The U.S. Department of Justice on Wednesday announced indictments for two Russian spies and two other people suspected of stealing personal information from hundreds of millions of people in the 2014 hack of Yahoo.

Assistant Attorney General Mary McCord said the four indictments include two officers from the Russian Federal Security Service (FSB) and two hackers who helped them in the intrusion.

WATCH: Justice Department announces indictment

The FSB officers, identified as Dmitry Dokuchaev and Igor Sushchin, “protected, directed, facilitated and paid criminal hackers to collect information through computer intrusions in the United States and elsewhere,” she said.

She said the hackers targeted the accounts of government officials from both Russia and the U.S., as well as journalists, financial services employees and military personnel.

One of the co-conspirators, Alexsey Belan, has been indicted twice before by the U.S. for similar hacking exploits, and has been on the FBI’s most wanted cyber criminals list for more than three years.
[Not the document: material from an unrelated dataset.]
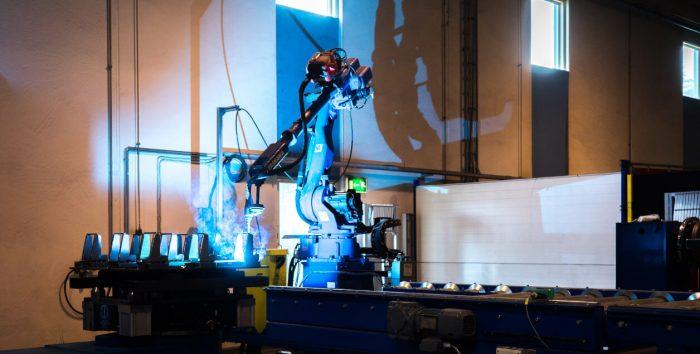 Robottihitsaus kuuluu KKR Steel Oy:n palveluihin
The other hacker, Karim Baratov, was arrested Tuesday in Canada, McCord said.

The FSB is Russia’s intelligence agency. The unit within the FSB where the two defendants work, known as Center 18, is the main FBI “point of contact in Moscow for cyber-crime matters,” according to McCord.

“The involvement and direction of FSB officers with law enforcement responsibilities makes this conduct that much more egregious,” she said. “There are no free passes for foreign state-sponsored criminal behavior.”

WATCH: McCord on effort to protect American citizens

In 2014, Yahoo’s security team uncovered evidence that a hacker backed by an unnamed foreign government had pried into user accounts, but executives “failed to act sufficiently” on that knowledge, according to the results of an internal investigation. At that time, Yahoo only notified 26 people that their accounts had been breached.

That breach affected at least 500 million users whose email addresses, birth dates, answers to security questions, and other personal information may have been stolen.

Three months later, Yahoo revealed it had uncovered a separate hack in 2013 affecting about 1 billion accounts, including some that were also hit in 2014.

The company’s investigation into the mishandled hack led to the loss of an annual bonus for CEO Marissa Mayer and the resignation of Yahoo’s general counsel, Ronald Bell.